EXERCISE:
An acceptable response holds only the line containing "common name: thomson's gazelle" and every line after it to the end of the records, each reproduced exactly.

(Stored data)
⁂
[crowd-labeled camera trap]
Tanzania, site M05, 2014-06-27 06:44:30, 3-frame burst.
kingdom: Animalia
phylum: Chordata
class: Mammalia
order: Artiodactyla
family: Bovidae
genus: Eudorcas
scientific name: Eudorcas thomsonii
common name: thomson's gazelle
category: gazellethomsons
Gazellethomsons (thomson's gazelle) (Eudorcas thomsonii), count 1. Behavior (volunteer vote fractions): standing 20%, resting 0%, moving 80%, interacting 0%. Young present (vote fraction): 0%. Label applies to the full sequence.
⁂
ANSWER SECTION:
common name: thomson's gazelle
category: gazellethomsons
Gazellethomsons (thomson's gazelle) (Eudorcas thomsonii), count 1. Behavior (volunteer vote fractions): standing 20%, resting 0%, moving 80%, interacting 0%. Young present (vote fraction): 0%. Label applies to the full sequence.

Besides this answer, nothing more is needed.